Muss ich jetzt also die Grenzschließungen als Schutz für die Nachbarländer verstehen?
Manfred Jantz
Auf FAZ.net kann man sich jetzt ein Video anschauen, das Polen zeigt, die in Zgorzelek/Görlitz lautstark gegen die dort geltenden Einreisebeschränkungen protestieren und deren Aufhebung fordern.
Aber nicht die Öffnung der Grenze nach Deutschland, die für Arbeitnehmer offen, so wie hier zwischen Belgien und Deutschland, sondern umgekehrt die Einreise nach Polen.
Wer etwa als Pendler zurück will, muss für 14 Tage in Quarantäne.
Da muten viele Jeremiaden, die man hier in den Foren über angebliche "DDR-Verhältnisse" lesen kann, geradezu grotesk an. Oder darüber, dass man seine Freunde und Verwandten "drüben" nicht mehr besuchen könne. Das können wir hier im Inland auch nicht. Unsere Enkel waren schon seit einer gefühlten Ewigkeit nicht mehr hier zu Besuch.
https://polen.diplo.de/pl-de/04-news/-/2314358
https://www.youtube.com/watch?v=fYPr4wKqmVg
Ich weiss nicht, ob das folgende Webportal schon mal verlinkt wurde.
Ein weiterer Hinweis darauf kann jedenfalls nicht schaden:
https://www.worldometers.info/coronavirus/#countries
Die Zahlen für Belgien fallen eindeutig aus dem Rahmen, was man ja wohl kaum allein durch die Zählmethode Krankenhäuser + Altenheime erklären kann. Nur, was ist dann der Grund?
Die Grenzschließung ist inakzeptabel. Alle Nachbarländer sind besser vorbereitet und haben geringere Infektions-, geschweige denn Todeszahlen als Belgien (pro Kopf).

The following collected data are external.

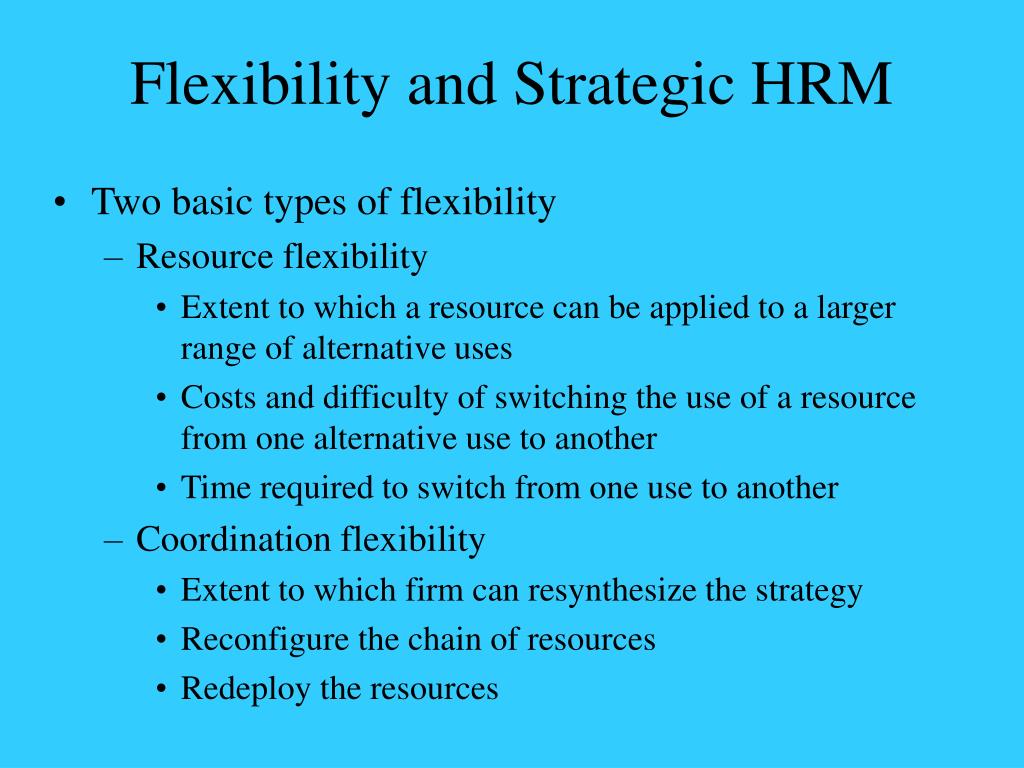 Flexibility and Strategic HRM

• Two basic types of flexibility
  – Resource flexibility
    • Extent to which a resource can be applied to a larger range of alternative uses
    • Costs and difficulty of switching the use of a resource from one alternative use to another
    • Time required to switch from one use to another
  – Coordination flexibility
    • Extent to which firm can resynthesize the strategy
    • Reconfigure the chain of resources
    • Redeploy the resources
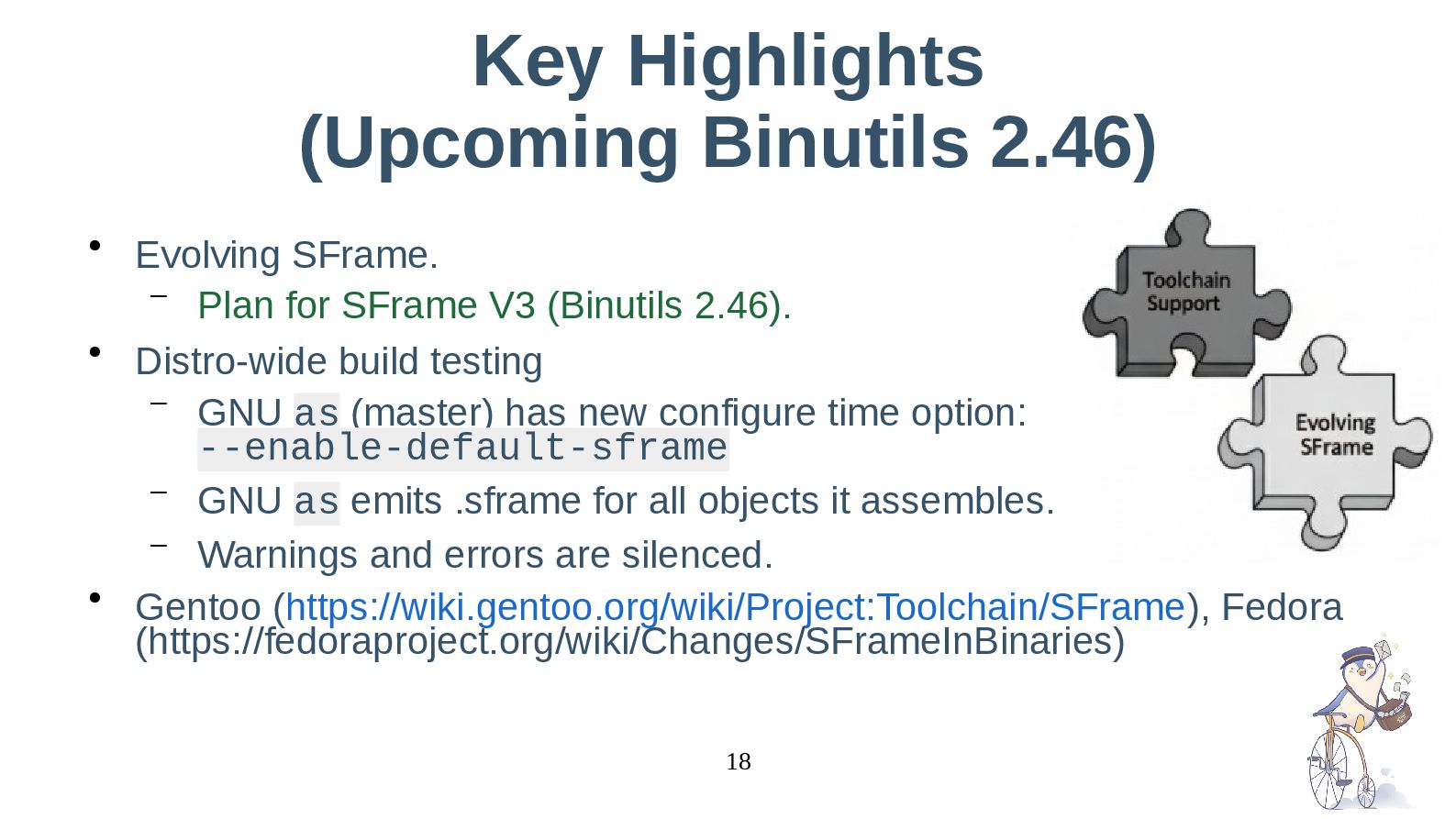 Key Highlights
(Upcoming Binutils 2.46)

• Evolving SFrame.
– Plan for SFrame V3 (Binutils 2.46).
• Distro-wide build testing
– GNU as (master) has new configure time option: --enable-default-sframe
– GNU as emits .sframe for all objects it assembles.
– Warnings and errors are silenced.
• Gentoo (https://wiki.gentoo.org/wiki/Project:Toolchain/SFrame), Fedora (https://fedoraproject.org/wiki/Changes/SFrameInBinaries)

Toolchain Support

Evolving SFrame

18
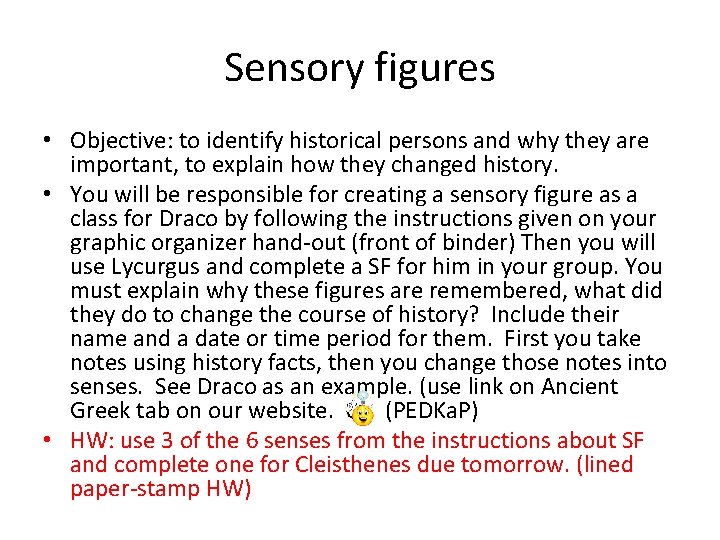 Sensory figures

• Objective: to identify historical persons and why they are important, to explain how they changed history.
• You will be responsible for creating a sensory figure as a class for Draco by following the instructions given on your graphic organizer hand-out (front of binder) Then you will use Lycurgus and complete a SF for him in your group. You must explain why these figures are remembered, what did they do to change the course of history? Include their name and a date or time period for them. First you take notes using history facts, then you change those notes into senses. See Draco as an example. (use link on Ancient Greek tab on our website. (PEDKaP)
• HW: use 3 of the 6 senses from the instructions about SF and complete one for Cleisthenes due tomorrow. (lined paper-stamp HW)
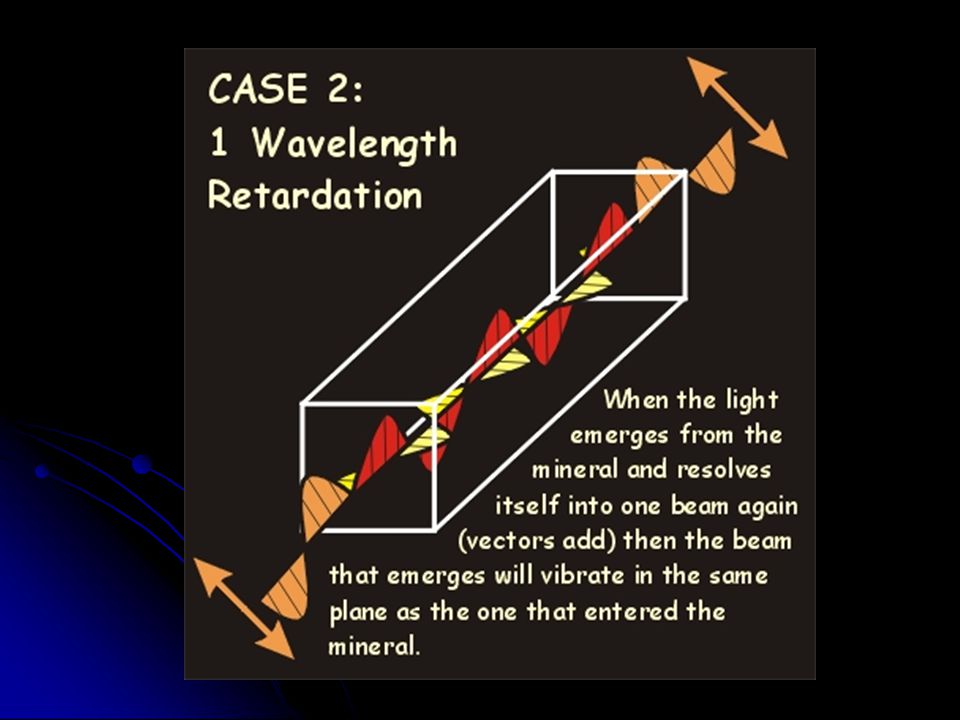 CASE 2:
1 Wavelength Retardation

When the light emerges from the mineral and resolves itself into one beam again (vectors add) then the beam that emerges will vibrate in the same plane as the one that entered the mineral.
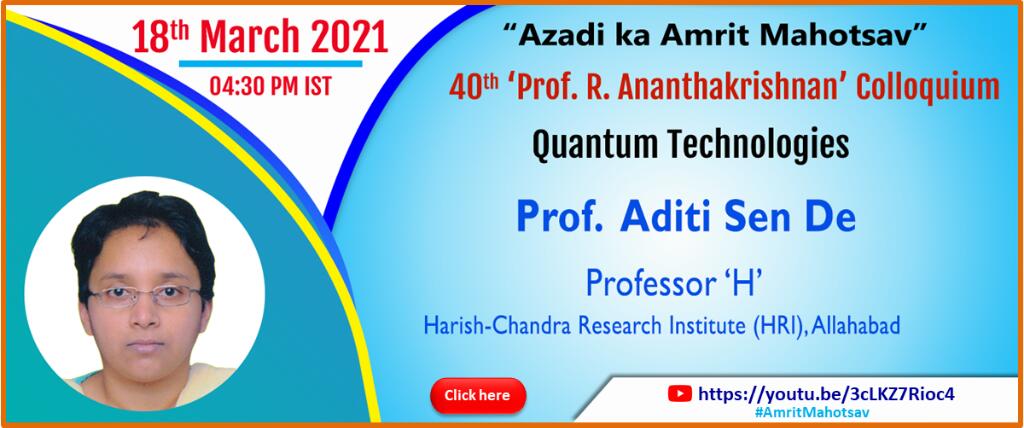 18th March 2021
04:30 PM IST

"Azadi ka Amrit Mahotsav"
40th 'Prof. R. Ananthakrishnan' Colloquium
Quantum Technologies
Prof. Aditi Sen De
Professor 'H'
Harish-Chandra Research Institute (HRI), Allahabad

Click here

https://youtu.be/3cLKZ7Rioc4
#AmritMahotsav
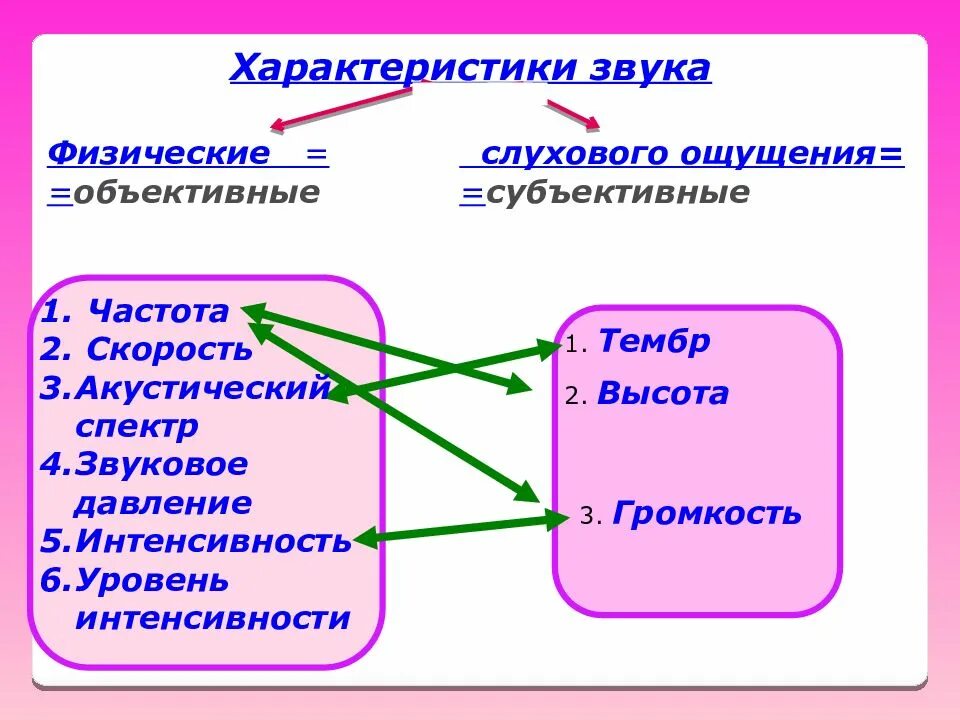 Характеристики звука

Физические =
=объективные

слухового ощущения=
=субъективные

1. Частота
2. Скорость
3. Акустический спектр
4. Звуковое давление
5. Интенсивность
6. Уровень интенсивности

1. Тембр
2. Высота
3. Громкость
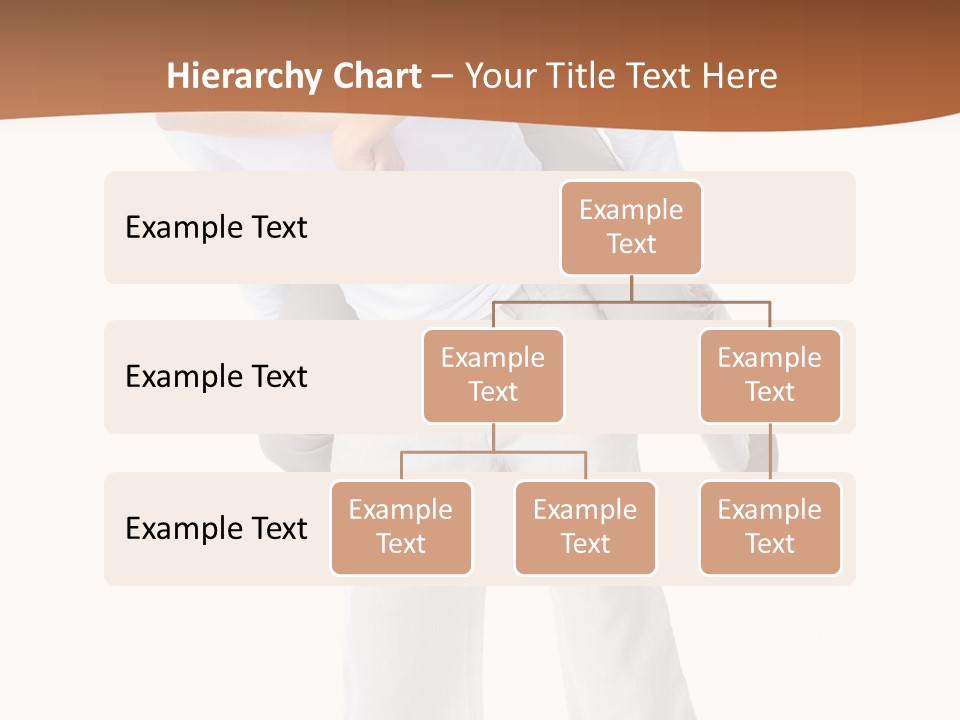 Hierarchy Chart – Your Title Text Here

Example Text

Example Text

Example Text

Example Text

Example Text

Example Text

Example Text

Example Text

Example Text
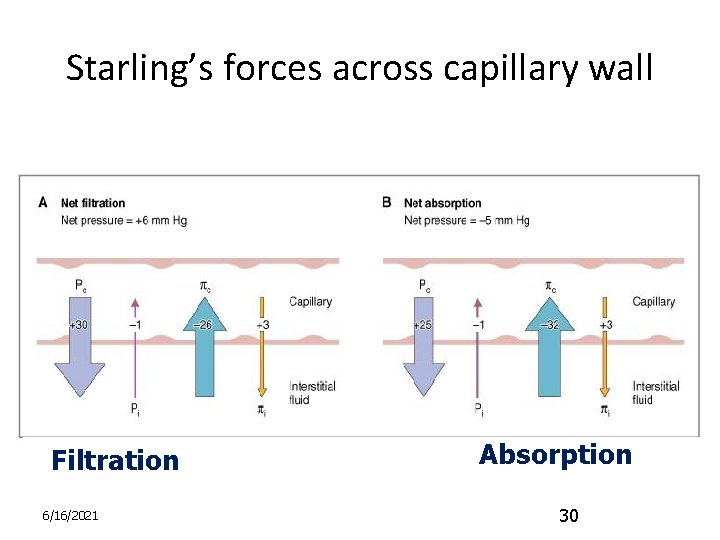 Starling's forces across capillary wall

A Net filtration
Net pressure = +6 mm Hg

$P_c$
+30
−1
$\pi_c$
−26
+3
Capillary
Interstitial fluid
$P_i$
$\pi_i$

B Net absorption
Net pressure = −5 mm Hg

$P_c$
+25
−1
$\pi_c$
−32
+3
Capillary
Interstitial fluid
$P_i$
$\pi_i$

Filtration

Absorption

6/16/2021

30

Die Begründungen werden immer haarsträubender. Verstehe aber auch nicht dass das Grenzecho hier nicht hartnäckiger nach- und hinterfragt.
Einseitige Grenzschließungen im Herzen Europas, irgendwie muss die Idee ja kaputt zu kriegen. sein ....
Die Lächerlichkeit die sich O. Paasch hier gibt wird meine nächste Wahl beeinflussen.